Lease Extensions

There are two main types of home ownership in England and Wales: Freehold and Leasehold. Find out more about these below.

Freehold

You own the building, the land on which it stands and the sky above it and are responsible for its maintenance. Houses are generally freehold.

Leasehold

You own the property for a period of time as specified in a lease agreement with the freeholder (person / company who owns the freehold). The freeholder, who may also be the Landlord, is responsible for the maintenance of the communal areas and you pay a service charge / ground rent. Flats and maisonettes are usually leasehold.

It may be the case that a leaseholder owns a leasehold flat and also owns a share of the freehold. This is usually where a company has been formed which owns the freehold interest. The owners of some or all of the flats within the building own a share in and are members of that company.

How can we help you?

When a leaseholder owns a leasehold property, they will have been granted or assigned a lease of the property for a specific period of time known as the ‘term’. The most common lease terms for residential properties are 99 years, 125 years, 250 years or 999 years, although other terms are possible.

Over time, the lease will decrease in length. Once a lease falls below a certain length, this can make the property less valuable. A lease extension will top-up the number of years on the lease by increasing the lease term, thereby making the property more valuable and more attractive to both buyers and lenders.

[Records]

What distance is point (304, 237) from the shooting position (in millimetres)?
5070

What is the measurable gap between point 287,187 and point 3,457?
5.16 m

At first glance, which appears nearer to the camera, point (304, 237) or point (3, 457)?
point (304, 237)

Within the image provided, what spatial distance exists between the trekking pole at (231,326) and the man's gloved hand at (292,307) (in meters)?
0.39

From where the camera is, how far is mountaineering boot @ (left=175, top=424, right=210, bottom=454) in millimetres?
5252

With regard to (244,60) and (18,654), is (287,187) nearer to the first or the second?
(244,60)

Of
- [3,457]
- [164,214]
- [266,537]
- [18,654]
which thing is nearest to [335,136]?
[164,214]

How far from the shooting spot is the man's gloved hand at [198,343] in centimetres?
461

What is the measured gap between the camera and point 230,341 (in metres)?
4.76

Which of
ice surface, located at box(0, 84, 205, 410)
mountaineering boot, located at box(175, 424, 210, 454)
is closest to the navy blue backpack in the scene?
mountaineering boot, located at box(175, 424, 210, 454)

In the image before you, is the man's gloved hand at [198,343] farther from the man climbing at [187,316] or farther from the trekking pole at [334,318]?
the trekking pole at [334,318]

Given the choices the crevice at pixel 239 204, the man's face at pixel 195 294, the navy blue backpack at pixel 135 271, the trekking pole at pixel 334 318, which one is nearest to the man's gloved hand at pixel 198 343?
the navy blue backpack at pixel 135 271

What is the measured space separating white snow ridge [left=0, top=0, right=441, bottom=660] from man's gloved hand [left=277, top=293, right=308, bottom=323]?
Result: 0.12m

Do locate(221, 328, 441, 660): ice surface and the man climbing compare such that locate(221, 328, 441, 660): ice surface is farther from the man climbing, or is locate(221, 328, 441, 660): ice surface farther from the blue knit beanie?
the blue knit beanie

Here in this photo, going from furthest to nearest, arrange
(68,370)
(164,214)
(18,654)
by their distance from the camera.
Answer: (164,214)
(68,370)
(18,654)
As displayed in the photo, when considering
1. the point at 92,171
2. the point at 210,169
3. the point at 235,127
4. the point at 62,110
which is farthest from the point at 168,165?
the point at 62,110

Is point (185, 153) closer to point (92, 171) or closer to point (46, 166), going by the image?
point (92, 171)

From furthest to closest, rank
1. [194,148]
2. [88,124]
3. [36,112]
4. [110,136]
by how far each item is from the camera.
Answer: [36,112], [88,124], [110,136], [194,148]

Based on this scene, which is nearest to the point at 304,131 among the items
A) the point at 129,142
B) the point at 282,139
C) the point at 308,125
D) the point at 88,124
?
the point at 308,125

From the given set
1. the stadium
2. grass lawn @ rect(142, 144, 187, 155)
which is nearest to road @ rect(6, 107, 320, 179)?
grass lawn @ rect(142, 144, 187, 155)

[Work to complete]
**1.** According to the lease extensions text, what are the most common lease terms for residential properties?
**2.** Pull a passage word for word from the lease extensions text, beginning at the words "It may be the" and stopping after "we help you?".
None of the lines are needed for what comes next.

[Results of the exercise]
**1.** The most common terms are 99 years, 125 years, 250 years or 999 years.

**2.**
It may be the case that a leaseholder owns a leasehold flat and also owns a share of the freehold. This is usually where a company has been formed which owns the freehold interest. The owners of some or all of the flats within the building own a share in and are members of that company.

How can we help you?